#### TASK BRIEF:
Extract every line from the rows below and reproduce each one verbatim.

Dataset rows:
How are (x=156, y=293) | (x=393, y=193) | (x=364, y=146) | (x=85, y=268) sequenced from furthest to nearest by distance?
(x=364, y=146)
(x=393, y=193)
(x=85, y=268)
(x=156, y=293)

#### SOLUTION TO THIS TASK:
How are (x=156, y=293) | (x=393, y=193) | (x=364, y=146) | (x=85, y=268) sequenced from furthest to nearest by distance?
(x=364, y=146)
(x=393, y=193)
(x=85, y=268)
(x=156, y=293)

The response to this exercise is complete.